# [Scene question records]
--------------------

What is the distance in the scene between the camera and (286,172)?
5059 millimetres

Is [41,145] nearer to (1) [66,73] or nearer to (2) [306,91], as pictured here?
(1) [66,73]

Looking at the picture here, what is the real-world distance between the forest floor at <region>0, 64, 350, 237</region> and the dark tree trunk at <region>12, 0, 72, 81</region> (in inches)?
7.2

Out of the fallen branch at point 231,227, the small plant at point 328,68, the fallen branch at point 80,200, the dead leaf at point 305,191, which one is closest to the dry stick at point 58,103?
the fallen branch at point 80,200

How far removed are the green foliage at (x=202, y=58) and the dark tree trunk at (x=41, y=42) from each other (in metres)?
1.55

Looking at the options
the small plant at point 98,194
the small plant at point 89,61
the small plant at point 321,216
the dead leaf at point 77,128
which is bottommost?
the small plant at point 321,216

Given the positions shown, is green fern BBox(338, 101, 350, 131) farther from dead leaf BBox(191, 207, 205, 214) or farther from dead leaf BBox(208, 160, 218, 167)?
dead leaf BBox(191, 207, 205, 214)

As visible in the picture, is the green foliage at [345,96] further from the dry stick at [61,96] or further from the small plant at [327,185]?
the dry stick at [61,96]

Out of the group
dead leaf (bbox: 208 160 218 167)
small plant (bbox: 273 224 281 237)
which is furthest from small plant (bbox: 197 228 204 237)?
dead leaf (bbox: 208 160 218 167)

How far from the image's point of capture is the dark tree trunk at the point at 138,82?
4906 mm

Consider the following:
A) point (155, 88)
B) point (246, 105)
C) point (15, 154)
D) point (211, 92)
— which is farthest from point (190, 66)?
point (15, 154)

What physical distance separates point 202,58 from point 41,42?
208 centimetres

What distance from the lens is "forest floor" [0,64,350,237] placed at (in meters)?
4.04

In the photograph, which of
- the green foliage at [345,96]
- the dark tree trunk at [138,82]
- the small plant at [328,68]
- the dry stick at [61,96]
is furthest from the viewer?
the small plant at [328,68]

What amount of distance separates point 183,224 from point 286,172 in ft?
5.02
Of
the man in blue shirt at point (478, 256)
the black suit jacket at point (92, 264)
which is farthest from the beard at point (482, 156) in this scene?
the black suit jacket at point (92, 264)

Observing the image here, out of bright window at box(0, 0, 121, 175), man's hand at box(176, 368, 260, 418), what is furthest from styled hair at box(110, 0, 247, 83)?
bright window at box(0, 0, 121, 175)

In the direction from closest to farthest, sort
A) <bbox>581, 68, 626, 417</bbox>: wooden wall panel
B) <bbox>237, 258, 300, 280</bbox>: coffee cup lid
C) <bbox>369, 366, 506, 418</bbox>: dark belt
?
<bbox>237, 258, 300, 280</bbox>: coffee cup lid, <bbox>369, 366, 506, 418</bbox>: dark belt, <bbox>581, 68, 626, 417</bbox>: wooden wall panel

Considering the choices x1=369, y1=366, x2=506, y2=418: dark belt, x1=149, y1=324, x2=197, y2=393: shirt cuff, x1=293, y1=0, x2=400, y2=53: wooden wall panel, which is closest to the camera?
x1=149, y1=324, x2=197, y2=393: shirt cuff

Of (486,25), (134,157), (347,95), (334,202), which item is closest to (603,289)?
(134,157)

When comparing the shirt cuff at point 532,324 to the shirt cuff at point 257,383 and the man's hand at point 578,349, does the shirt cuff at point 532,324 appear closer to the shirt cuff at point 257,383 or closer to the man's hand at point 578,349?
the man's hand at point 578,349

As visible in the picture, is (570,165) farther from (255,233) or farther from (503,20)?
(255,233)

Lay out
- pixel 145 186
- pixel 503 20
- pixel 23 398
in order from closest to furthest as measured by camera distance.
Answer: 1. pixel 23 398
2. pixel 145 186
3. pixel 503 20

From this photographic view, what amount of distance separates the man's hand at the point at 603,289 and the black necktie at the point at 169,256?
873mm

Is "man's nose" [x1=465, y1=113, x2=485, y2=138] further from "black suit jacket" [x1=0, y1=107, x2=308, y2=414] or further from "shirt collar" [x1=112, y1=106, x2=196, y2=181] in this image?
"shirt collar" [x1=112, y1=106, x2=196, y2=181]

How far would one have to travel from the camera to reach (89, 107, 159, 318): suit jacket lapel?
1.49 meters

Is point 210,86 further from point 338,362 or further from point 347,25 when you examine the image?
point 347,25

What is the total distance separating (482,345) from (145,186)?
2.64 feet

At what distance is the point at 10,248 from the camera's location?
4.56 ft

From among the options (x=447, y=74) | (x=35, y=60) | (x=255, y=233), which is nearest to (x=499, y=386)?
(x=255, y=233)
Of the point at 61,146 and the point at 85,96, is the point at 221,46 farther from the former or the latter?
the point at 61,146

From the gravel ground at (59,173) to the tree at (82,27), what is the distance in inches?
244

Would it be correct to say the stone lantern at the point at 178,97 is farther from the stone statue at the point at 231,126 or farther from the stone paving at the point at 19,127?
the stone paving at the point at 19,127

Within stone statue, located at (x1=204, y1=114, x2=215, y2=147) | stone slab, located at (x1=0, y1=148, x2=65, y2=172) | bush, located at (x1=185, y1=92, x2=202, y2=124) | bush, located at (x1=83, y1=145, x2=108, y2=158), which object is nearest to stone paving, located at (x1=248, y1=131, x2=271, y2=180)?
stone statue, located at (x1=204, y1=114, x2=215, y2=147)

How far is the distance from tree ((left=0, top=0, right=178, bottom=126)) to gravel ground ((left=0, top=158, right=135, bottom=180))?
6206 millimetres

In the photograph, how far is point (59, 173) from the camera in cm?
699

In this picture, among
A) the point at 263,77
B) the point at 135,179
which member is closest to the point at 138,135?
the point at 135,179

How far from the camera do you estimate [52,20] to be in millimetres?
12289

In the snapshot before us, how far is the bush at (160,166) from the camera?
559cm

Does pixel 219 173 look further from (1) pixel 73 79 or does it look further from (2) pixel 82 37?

--------------------

# [Task brief]
Swap "camera" for "observer" throughout the material, leaving everything else unchanged.

# [Reply to the exercise]
What is the distance in the scene between the observer and (286,172)?
5059 millimetres

Is [41,145] nearer to (1) [66,73] or nearer to (2) [306,91], as pictured here?
(1) [66,73]

Looking at the picture here, what is the real-world distance between the forest floor at <region>0, 64, 350, 237</region> and the dark tree trunk at <region>12, 0, 72, 81</region> (in inches)?
7.2

Out of the fallen branch at point 231,227, the small plant at point 328,68, the fallen branch at point 80,200, the dead leaf at point 305,191, which one is closest to the dry stick at point 58,103?
the fallen branch at point 80,200

How far removed are the green foliage at (x=202, y=58) and the dark tree trunk at (x=41, y=42) from each other (in metres)?
1.55

Looking at the options
the small plant at point 98,194
the small plant at point 89,61
the small plant at point 321,216
the dead leaf at point 77,128
which is bottommost?
the small plant at point 321,216

Given the positions shown, is green fern BBox(338, 101, 350, 131) farther from dead leaf BBox(191, 207, 205, 214) or farther from dead leaf BBox(208, 160, 218, 167)?
dead leaf BBox(191, 207, 205, 214)

As visible in the picture, is the green foliage at [345,96] further from the dry stick at [61,96] or further from the small plant at [327,185]?
the dry stick at [61,96]

Out of the group
dead leaf (bbox: 208 160 218 167)
small plant (bbox: 273 224 281 237)
which is furthest from small plant (bbox: 197 228 204 237)?
dead leaf (bbox: 208 160 218 167)

How far from the image's point of capture is the dark tree trunk at the point at 138,82?
4906 mm

Consider the following:
A) point (155, 88)
B) point (246, 105)
C) point (15, 154)
D) point (211, 92)
— which is farthest from point (190, 66)?
point (15, 154)

What physical distance separates point 202,58 from point 41,42?
208 centimetres

What distance from the lens is "forest floor" [0,64,350,237] placed at (in meters)?
4.04

In the photograph, which of
- the green foliage at [345,96]
- the dark tree trunk at [138,82]
- the small plant at [328,68]
- the dry stick at [61,96]
is furthest from the viewer?
the small plant at [328,68]

What amount of distance separates point 183,224 from point 286,172 in ft?
5.02
Of
the man in blue shirt at point (478, 256)
the black suit jacket at point (92, 264)
which is farthest from the beard at point (482, 156) in this scene?
the black suit jacket at point (92, 264)

Observing the image here, out of bright window at box(0, 0, 121, 175), man's hand at box(176, 368, 260, 418), what is furthest from styled hair at box(110, 0, 247, 83)?
bright window at box(0, 0, 121, 175)

In the direction from closest to farthest, sort
A) <bbox>581, 68, 626, 417</bbox>: wooden wall panel
B) <bbox>237, 258, 300, 280</bbox>: coffee cup lid
C) <bbox>369, 366, 506, 418</bbox>: dark belt
?
<bbox>237, 258, 300, 280</bbox>: coffee cup lid, <bbox>369, 366, 506, 418</bbox>: dark belt, <bbox>581, 68, 626, 417</bbox>: wooden wall panel

Considering the choices x1=369, y1=366, x2=506, y2=418: dark belt, x1=149, y1=324, x2=197, y2=393: shirt cuff, x1=293, y1=0, x2=400, y2=53: wooden wall panel, which is closest to the observer?
x1=149, y1=324, x2=197, y2=393: shirt cuff

Of (486,25), (134,157), (347,95), (334,202), which item is closest to (603,289)?
(134,157)

When comparing the shirt cuff at point 532,324 to the shirt cuff at point 257,383 and the man's hand at point 578,349, does the shirt cuff at point 532,324 appear closer to the shirt cuff at point 257,383 or closer to the man's hand at point 578,349?
the man's hand at point 578,349

As visible in the picture, is (570,165) farther from (255,233) or farther from (503,20)?
(255,233)

Lay out
- pixel 145 186
- pixel 503 20
- pixel 23 398
in order from closest to furthest as measured by observer distance.
Answer: 1. pixel 23 398
2. pixel 145 186
3. pixel 503 20

From this photographic view, what amount of distance separates the man's hand at the point at 603,289 and the black necktie at the point at 169,256?
873mm

Is "man's nose" [x1=465, y1=113, x2=485, y2=138] further from "black suit jacket" [x1=0, y1=107, x2=308, y2=414] or further from "shirt collar" [x1=112, y1=106, x2=196, y2=181] in this image?
"shirt collar" [x1=112, y1=106, x2=196, y2=181]

How far would one have to travel from the observer to reach (89, 107, 159, 318): suit jacket lapel?
1.49 meters

Is point 210,86 further from point 338,362 or further from point 347,25 when you examine the image?
point 347,25

What is the total distance separating (482,345) from (145,186)?
2.64 feet

At what distance is the point at 10,248 from the observer's location?
4.56 ft

From among the options (x=447, y=74) | (x=35, y=60) | (x=255, y=233), which is nearest to (x=499, y=386)?
(x=255, y=233)
Of the point at 61,146 and the point at 85,96, is the point at 221,46 farther from the former or the latter?
the point at 61,146

From the gravel ground at (59,173) to the tree at (82,27), what is the distance in inches?
244

Would it be correct to say the stone lantern at the point at 178,97 is farther from the stone statue at the point at 231,126 or farther from the stone paving at the point at 19,127?
the stone paving at the point at 19,127

Within stone statue, located at (x1=204, y1=114, x2=215, y2=147) | stone slab, located at (x1=0, y1=148, x2=65, y2=172) | bush, located at (x1=185, y1=92, x2=202, y2=124) | bush, located at (x1=83, y1=145, x2=108, y2=158), which object is nearest to stone paving, located at (x1=248, y1=131, x2=271, y2=180)?
stone statue, located at (x1=204, y1=114, x2=215, y2=147)

How far is the distance from tree ((left=0, top=0, right=178, bottom=126)) to gravel ground ((left=0, top=158, right=135, bottom=180))?
6206 millimetres

In the photograph, how far is point (59, 173) from the observer in cm?
699

In this picture, among
A) the point at 263,77
B) the point at 135,179
which member is closest to the point at 138,135?
the point at 135,179

How far from the observer do you estimate [52,20] to be in millimetres?
12289

In the snapshot before us, how far is the bush at (160,166) from the observer?
559cm

Does pixel 219 173 look further from (1) pixel 73 79 or does it look further from (2) pixel 82 37?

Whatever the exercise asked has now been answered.